======== ESTRATTO DEL TESTO

Se non in barca, passa da qui

E’ grande, attira, è come un pozzo gravitazionale cui non puoi sfuggire, ti prende con la sua storia, tesse la tela dell’arcipelago e poi ghermisce, ti avvolge con la sua straordinaria natura, con le impensabili pinete, tende la sua trappola a colpi di baie e scogliere, di orizzonti e sentieri, di golfi e casematte.
Poi ti rendi conto di essere a Caprera e di doverti misurare con l’Eroe dei due mondi che ha forgiato quasi a mani nude quest’isola e non puoi non capire che in qualche modo egli è ancora lì, mentre respiri l’aria ventosa e ti ammanti di mare e granito.

Si può dire che nessuna altra isola o altra zona del Parco dell’Arcipelago possa rivaleggiare con Caprera per vegetazione e boschi, tanto estese sono le sue pinete, la sua rigogliosa e fitta macchia mediterranea, le leccete, i ginepri. Il tutto aggredito ma non sopraffatto dall’accentuata ventosità che dalle Bocche di Bonifacio batte duramente isole e coste della Gallura.

Cala Coticcio

Per tutte le isole la tutela imposta dal Parco è spesso stringente, con zone di protezione di accesso sulla terraferma e con assoluto divieto di navigazione per quelle in mare. Nelle zone di riserva a terra, denominate “Ta”, è consentita la visita solo se accompagnati da guide autorizzate. La maggiore di queste zone, molto estesa, va a coprire grosso modo la parte ovest dell’isola, dalla veicolare dorsale fino alla costa, comprendendo anche la celebrata e fotografata Cala Coticcio, che molti chiamano “Tahiti”, con una certa ragione.

================
======== VOCI ESTRATTE

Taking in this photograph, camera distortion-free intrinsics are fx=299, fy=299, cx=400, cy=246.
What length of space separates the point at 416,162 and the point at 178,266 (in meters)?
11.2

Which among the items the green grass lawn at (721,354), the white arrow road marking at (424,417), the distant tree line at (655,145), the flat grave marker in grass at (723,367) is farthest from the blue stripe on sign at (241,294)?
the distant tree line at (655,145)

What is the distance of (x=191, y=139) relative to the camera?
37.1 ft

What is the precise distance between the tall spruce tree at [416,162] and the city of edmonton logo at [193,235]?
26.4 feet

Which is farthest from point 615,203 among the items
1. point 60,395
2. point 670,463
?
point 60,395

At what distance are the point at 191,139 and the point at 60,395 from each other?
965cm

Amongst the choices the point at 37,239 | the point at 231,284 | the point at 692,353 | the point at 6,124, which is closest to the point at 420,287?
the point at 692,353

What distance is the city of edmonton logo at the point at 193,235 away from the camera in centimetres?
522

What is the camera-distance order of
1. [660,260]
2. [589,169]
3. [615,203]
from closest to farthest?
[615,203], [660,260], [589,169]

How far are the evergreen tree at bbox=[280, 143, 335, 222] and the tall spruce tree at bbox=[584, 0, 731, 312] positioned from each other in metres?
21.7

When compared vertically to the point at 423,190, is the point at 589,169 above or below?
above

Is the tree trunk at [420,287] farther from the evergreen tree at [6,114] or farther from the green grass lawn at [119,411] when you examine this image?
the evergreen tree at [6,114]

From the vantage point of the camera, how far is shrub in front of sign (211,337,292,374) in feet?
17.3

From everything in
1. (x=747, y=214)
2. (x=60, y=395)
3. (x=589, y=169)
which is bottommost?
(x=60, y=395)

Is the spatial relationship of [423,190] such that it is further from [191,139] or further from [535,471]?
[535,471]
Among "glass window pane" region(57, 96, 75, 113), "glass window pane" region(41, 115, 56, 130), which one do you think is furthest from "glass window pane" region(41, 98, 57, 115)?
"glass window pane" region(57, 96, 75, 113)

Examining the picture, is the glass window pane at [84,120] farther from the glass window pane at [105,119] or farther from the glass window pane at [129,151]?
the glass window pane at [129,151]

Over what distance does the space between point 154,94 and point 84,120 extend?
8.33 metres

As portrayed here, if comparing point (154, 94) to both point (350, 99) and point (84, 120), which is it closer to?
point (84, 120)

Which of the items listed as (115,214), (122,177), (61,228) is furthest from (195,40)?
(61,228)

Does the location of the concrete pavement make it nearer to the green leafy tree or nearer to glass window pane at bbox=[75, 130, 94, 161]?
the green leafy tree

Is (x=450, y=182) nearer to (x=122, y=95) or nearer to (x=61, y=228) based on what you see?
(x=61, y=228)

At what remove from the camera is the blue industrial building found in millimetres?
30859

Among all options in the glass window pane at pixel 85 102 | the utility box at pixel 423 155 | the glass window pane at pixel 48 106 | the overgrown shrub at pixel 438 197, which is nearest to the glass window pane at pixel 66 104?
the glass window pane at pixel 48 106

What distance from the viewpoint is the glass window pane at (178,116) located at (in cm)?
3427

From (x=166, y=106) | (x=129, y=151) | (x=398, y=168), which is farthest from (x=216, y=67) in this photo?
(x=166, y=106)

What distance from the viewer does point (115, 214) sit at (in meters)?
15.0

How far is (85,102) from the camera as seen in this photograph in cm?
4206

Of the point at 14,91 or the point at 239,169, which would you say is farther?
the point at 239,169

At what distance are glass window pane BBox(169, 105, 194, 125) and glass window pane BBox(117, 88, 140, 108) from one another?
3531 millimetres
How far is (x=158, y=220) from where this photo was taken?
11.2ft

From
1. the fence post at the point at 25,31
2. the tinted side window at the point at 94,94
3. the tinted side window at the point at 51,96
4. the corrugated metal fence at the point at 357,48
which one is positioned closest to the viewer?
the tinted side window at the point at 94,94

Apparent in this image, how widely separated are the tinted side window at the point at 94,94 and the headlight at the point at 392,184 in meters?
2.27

================

OBIETTIVO DEL COMPITO ▸ Riassumi in due frasi il testo su Caprera.

RISPOSTA AL PROBLEMA ▸ Caprera è un'isola grande che attira con la sua storia, la sua natura e il legame con l'Eroe dei due mondi, e per vegetazione e boschi nessun'altra zona del Parco dell'Arcipelago può rivaleggiare con essa, nonostante il forte vento che arriva dalle Bocche di Bonifacio. La tutela del Parco è spesso stringente: nelle zone di riserva a terra, dette “Ta”, si entra solo con guide autorizzate, e la più estesa copre grosso modo la parte ovest dell'isola, compresa Cala Coticcio.